While at the Bombay Chronicle, (1935–1947), he started a weekly column called 'Last Page', which he continued when he joined the Blitz magazine. "The Last Page", (‘Azad Kalam’ in the Urdu edition), thus became the longest-running political column in India's history (1935–87). A collection of these columns was later published as two books. He continued to write for The Blitz and Mirror till his last days.
Meanwhile, he had started writing scripts for other directors, Neecha Nagar for Chetan Anand and Dr. Kotnis Ki Amar Kahani for V. Shantaram.
In 1945, he made his directorial debut with a film based on the Bengal famine of 1943, Dharti Ke Lal (Children of the Earth) for the Indian People's Theatre Association (IPTA). In 1951, he founded his own production company called Naya Sansar, which consistently produced films that were socially relevant including, Anhonee, Munna, Rahi (1953), based on a Mulk Raj Anand story, was on the plight of workers on tea plantations, the National Film Award winner, Shehar Aur Sapna (1964) and Saat Hindustani (1969), which won the Nargis Dutt Award for Best Feature Film on National Integration and is also remembered as Bollywood icon, Amitabh Bachchan's debut film.

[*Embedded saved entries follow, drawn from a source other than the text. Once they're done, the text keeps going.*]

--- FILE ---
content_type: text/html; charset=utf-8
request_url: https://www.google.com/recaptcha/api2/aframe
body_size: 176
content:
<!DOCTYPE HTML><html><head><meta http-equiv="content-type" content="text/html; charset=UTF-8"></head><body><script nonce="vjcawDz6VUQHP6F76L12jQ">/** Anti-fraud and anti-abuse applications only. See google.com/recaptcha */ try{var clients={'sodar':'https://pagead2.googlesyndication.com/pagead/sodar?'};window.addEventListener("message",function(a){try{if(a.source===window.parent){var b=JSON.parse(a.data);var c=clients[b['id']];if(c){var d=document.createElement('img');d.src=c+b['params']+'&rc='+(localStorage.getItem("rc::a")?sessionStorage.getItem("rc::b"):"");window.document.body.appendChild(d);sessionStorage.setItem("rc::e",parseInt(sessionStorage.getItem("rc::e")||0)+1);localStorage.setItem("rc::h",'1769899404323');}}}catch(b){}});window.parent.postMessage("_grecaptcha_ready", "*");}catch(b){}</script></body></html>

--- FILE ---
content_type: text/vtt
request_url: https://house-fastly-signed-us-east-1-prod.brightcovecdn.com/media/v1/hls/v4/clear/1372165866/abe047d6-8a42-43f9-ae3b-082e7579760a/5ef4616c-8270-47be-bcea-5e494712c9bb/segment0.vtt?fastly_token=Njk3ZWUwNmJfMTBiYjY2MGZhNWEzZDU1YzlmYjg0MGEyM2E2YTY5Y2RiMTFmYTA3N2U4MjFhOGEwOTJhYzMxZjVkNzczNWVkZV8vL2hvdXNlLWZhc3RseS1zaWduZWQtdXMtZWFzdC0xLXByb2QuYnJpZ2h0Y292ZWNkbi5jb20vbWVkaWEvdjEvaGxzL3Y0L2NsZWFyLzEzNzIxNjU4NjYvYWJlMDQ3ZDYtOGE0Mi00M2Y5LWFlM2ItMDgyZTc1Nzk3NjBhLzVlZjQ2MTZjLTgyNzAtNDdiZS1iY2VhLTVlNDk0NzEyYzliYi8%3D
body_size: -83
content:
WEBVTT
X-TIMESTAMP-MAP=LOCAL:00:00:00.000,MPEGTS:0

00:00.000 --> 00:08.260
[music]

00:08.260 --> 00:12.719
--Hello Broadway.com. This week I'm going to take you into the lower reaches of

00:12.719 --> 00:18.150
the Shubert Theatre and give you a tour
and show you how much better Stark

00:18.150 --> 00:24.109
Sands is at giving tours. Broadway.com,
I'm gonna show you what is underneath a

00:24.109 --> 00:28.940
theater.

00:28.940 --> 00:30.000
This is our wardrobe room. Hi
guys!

A prolific writer, and novelist, during his illustrious career spanning five decades, Abbas wrote over 73 books in English, Hindi and Urdu. Abbas was considered a leading light of the Urdu short story. His best known fictional work remains 'Inquilab', based Communal violence, which made him a household name in Indian literature. Like Inquilab, many of his works were translated into many Indian, and foreign languages, like Russian, German, Italian, French and Arabic.

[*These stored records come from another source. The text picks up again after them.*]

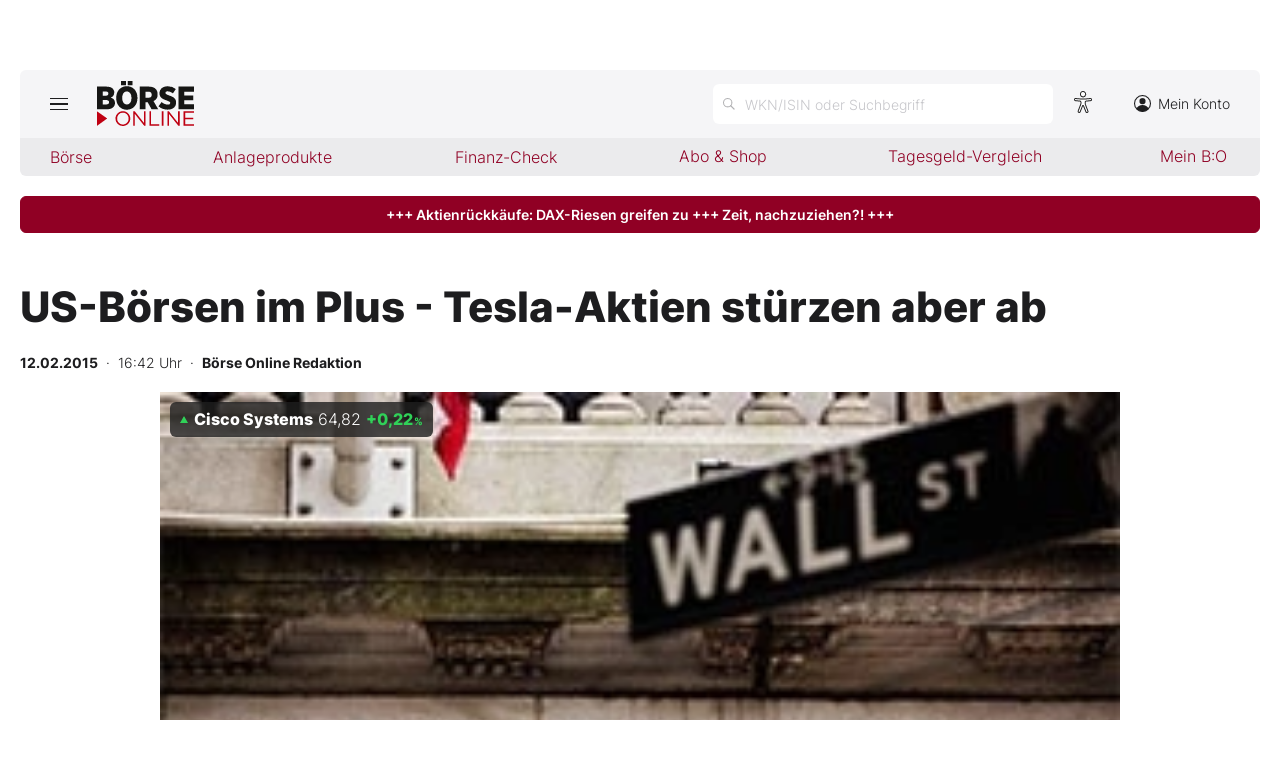

--- FILE ---
content_type: text/html; charset=utf-8
request_url: https://www.boerse-online.de/aktien/US17275R1023/performance?s=true
body_size: -24
content:

    <tr class="stocktable-item up">
        <th scope="row">
            1W
        </th>
        <td>&nbsp;</td>
        <td class="stocktable-item-percent">
            &#x2B;2,09&thinsp;<span>%</span>
        </td>
    </tr>
    <tr class="stocktable-item down">
        <th scope="row">
            1M
        </th>
        <td>&nbsp;</td>
        <td class="stocktable-item-percent">
            -1,25&thinsp;<span>%</span>
        </td>
    </tr>
    <tr class="stocktable-item up">
        <th scope="row">
            1J
        </th>
        <td>&nbsp;</td>
        <td class="stocktable-item-percent">
            &#x2B;14,28&thinsp;<span>%</span>
        </td>
    </tr>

Abbas interviewed several renowned personalities in literary and non-literary fields, including the Russian Prime Minister Khrushchov, American President Roosevelt, Charlie Chaplin, Mao-Tse-Tung and Yuri Gagarin.

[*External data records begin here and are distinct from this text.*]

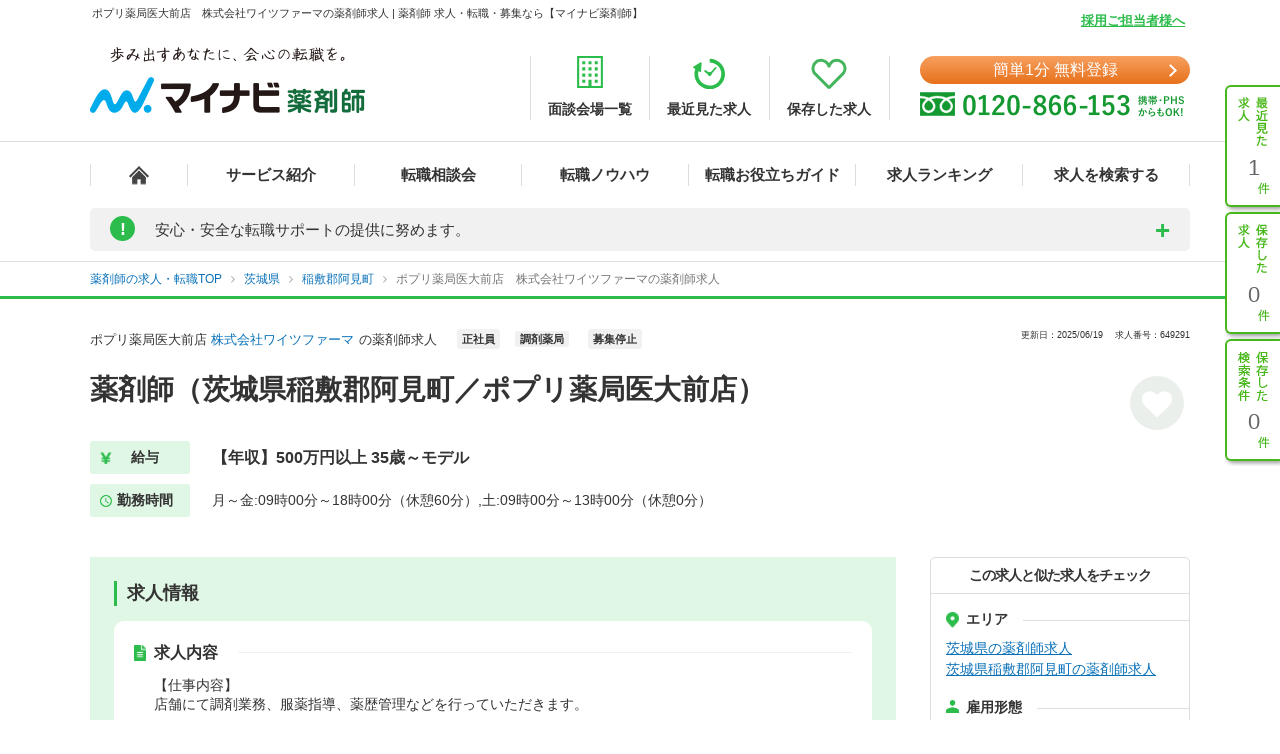

--- FILE ---
content_type: application/javascript
request_url: https://pharma.mynavi.jp/src/d_pc/js/swiper_customize.js
body_size: 908
content:
$(function() {

	// 同法人の求人 Swiperの設定
	// ※こちらはスワイプさせない想定だが、デザインを合わせるために設定している
	var sameCorporationSwiper = new Swiper('#sameCorporation .swiper-container', {
		spaceBetween: 5,		// スライド同士のスペース
		slidesPerView: 3,		// 3枚表示
		slidesPerGroup: 1,		// 1枚ずつスライド
		onlyExternal: true,		// 前へ、次へボタンでのみスワイプする
		preventClicks: false,	// クリックを無効にしない
		onInit: function(swiper){
			// スライドの高さ統一する(IE9用)
			var slide_height =0;
			$( '#sameCorporation .swiper-container .swiper-slide' ).each( function() {
				slide_height = ( slide_height > $(this).height() ) ? slide_height : $(this).height();
			});
			$( '#sameCorporation .swiper-container .swiper-slide' ).height(slide_height);
		},
	});

	// あなたにおすすめの求人 Swiperの設定
	var recommendSwiper = new Swiper('#recommendList .swiper-container', {
		nextButton: '#recommendList .swiper-button-next',	// スクロールボタン (＞)
		prevButton: '#recommendList .swiper-button-prev',	// スクロールボタン (＜)
		scrollbar: '#recommendList .swiper-scrollbar',		// スクロールバーのクラス
		scrollbarHide: false,								// スクロールバーを非表示にしない
		spaceBetween: 5,									// スライド同士のスペース
		slidesPerView: 3,									// 3枚表示
		slidesPerGroup: 1,									// 1枚ずつスライド
		onInit: function(swiper){
			// スライドの高さ統一する(IE9用)
			var slide_height =0;
			$( '#recommendList .swiper-container .swiper-slide' ).each( function() {
				slide_height = ( slide_height > $(this).height() ) ? slide_height : $(this).height();
			});
			$( '#recommendList .swiper-container .swiper-slide' ).height(slide_height);
		},
	});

He went on to write scripts for Jagte Raho, and most of the prominent Raj Kapoor films including Awaara, Shri 420, Mera Naam Joker, Bobby and Henna.
His autobiography, I Am not an Island: An Experiment in Autobiography, was first published in 1977 and later released in 2010.
In 1968, Abbas made a documentary film called Char Shaher Ek Kahani (A Tale of Four Cities). The film depicted the contrast between the luxurious life of the rich in the four cities of Calcutta, Bombay, Madras and Delhi and that of the squalor and poverty of the poor. He approached the Central Board of Film Certification in order to obtain a 'U' (Unrestricted Public Exhibition) certificate. Abbas was however informed by the regional office of the Board that film was not eligible to be granted a 'U' certificate but was suitable for exhibition only for adults. His appeal to the revising committee of the Central Board of Film Certification led to the decision of the censors being upheld.
Khwaja Ahmad Abbas further appealed to the Central Government but the government decided to grant the film a 'U' certificate provided certain scenes were cut. Following this, Abbas approached the Supreme Court of India by filing a writ petition under Article 32 of the Indian Constitution. He claimed that his fundamental right of free speech and expression was denied by the Central Government's refusal to grant the film a 'U' certificate. Abbas also challenged the constitutional validity of pre-censorship on films.
However the Supreme Court of India upheld the constitutional validity pre-censorship on films.
Haryana State Robe of Honour for literary achievements in 1969, the prestigious Ghalib Award for his contribution to Urdu prose literature in 1983
Vorosky Literary Award of the Soviet Union in 1984, Urdu Akademi Delhi Special Award 1984, Maharashtra State Urdu Akademi Award in 1985 and the Soviet Award for his contribution to the cause of Indo-Soviet Friendship in 1985.